Doch die Bereitschaft, seine Freizeit zu opfern, Familie und Freunde hinten anzustellen, möglicherweise auch persönliche Vorlieben und Hobbys zurückzusetzen, um etwas für die Allgemeinheit zu tun, nimmt nachweislich ab. Die Gründe sind natürlich vielfältig.
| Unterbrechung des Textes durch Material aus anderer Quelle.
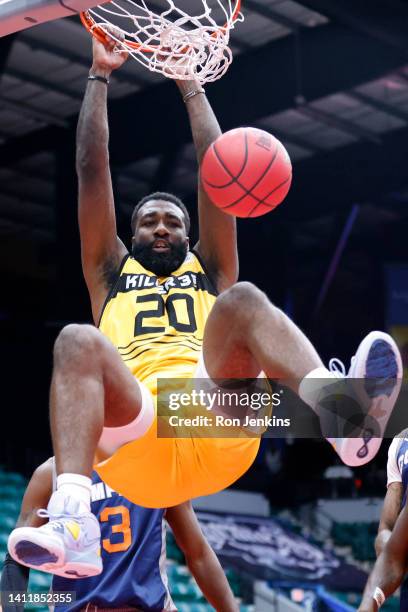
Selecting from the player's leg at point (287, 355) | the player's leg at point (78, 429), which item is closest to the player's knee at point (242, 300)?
the player's leg at point (287, 355)

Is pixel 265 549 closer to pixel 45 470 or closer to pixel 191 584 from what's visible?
pixel 191 584

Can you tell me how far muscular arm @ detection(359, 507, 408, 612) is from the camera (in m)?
4.87

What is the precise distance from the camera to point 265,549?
14344 mm

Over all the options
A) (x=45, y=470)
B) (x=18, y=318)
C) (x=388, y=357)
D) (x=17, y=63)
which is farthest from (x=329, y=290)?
(x=388, y=357)

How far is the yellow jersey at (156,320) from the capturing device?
457cm

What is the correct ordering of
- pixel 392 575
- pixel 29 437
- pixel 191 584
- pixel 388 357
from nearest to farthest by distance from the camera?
pixel 388 357 → pixel 392 575 → pixel 191 584 → pixel 29 437

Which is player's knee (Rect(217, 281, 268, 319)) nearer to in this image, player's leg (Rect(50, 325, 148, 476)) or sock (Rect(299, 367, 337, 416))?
sock (Rect(299, 367, 337, 416))

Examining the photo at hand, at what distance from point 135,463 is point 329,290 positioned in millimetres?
15041

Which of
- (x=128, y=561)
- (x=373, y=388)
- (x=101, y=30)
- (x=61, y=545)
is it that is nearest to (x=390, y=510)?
(x=128, y=561)

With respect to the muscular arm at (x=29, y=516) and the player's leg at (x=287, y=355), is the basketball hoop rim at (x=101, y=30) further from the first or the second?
the muscular arm at (x=29, y=516)

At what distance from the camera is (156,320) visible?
469 cm

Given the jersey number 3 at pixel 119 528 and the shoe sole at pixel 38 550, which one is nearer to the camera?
the shoe sole at pixel 38 550

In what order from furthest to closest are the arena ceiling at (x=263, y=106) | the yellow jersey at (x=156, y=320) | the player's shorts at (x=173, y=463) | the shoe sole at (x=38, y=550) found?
the arena ceiling at (x=263, y=106), the yellow jersey at (x=156, y=320), the player's shorts at (x=173, y=463), the shoe sole at (x=38, y=550)

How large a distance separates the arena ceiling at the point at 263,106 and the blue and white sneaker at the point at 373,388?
8032 mm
Wichtig ist, den Trend zu erkennen und gegenzusteuern. Diejenigen zu ehren, die ein Ehrenamt bekleiden, die sich einsetzen, die etwas bewegen, und das über lange Zeit und ohne eine Bezahlung zu erwarten, ist in dieser Hinsicht nicht nur der richtige Ansatz, sondern auch in mehfacher Hinsicht ein wichtiges Signal: Der nun ausgelobte Ehrenamtspreis wird in aller Öffentlichkeit und im festlichen Ambiente des Neujahrsballs vergeben.

Ehre, wem Ehre gebührt

Er ist somit eine echte Belohnung für den Menschen, der etwas geleistet hat, denn die Verdienste werden in angemessener Form gewürdigt. Die Ehre gebührt dabei nicht nur demjenigen, der den Preis erhält, sondern auch den weiteren Nomminierten, deren Leistungen ebenso dargestellt werden. Die Feier ist zugleich Anerkennung durch diejenigen, die vom Ehrenamt profitieren.
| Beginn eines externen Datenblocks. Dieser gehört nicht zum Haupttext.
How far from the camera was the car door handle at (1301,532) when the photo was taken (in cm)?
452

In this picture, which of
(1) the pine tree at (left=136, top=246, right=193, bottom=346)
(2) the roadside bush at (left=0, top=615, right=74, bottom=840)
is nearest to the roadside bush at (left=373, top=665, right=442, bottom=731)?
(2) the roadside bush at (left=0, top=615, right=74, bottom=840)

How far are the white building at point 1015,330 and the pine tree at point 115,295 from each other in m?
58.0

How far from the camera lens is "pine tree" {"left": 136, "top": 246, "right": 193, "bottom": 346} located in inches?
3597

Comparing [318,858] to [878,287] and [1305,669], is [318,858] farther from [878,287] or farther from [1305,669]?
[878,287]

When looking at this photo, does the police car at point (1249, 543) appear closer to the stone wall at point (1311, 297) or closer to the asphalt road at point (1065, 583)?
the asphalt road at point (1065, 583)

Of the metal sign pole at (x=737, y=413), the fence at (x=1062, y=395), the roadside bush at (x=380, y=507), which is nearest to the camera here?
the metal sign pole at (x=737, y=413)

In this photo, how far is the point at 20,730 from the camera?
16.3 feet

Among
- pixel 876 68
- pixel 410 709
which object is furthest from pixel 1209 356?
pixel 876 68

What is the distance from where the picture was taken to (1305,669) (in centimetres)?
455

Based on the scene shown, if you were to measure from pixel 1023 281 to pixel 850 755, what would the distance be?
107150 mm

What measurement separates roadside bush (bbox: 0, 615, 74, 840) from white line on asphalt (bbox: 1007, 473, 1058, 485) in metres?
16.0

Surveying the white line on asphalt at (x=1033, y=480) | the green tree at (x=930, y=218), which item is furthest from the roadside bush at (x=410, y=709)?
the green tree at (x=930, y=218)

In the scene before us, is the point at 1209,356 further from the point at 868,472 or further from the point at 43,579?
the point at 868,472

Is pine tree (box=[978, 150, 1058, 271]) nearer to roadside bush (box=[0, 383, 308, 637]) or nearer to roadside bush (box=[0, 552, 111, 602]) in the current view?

Und nicht zuletzt ist die Vergabe eines Ehrenamtspreises auch Ansporn für alle die, die sich (noch) nicht ehrenamtlich tätig sind. Denn der Preis ist ein deutliches Zeichen, dass Engagement für das Gemeinwesen gesehen und nicht nur als Selbstverständlichkeit hingenommen wird.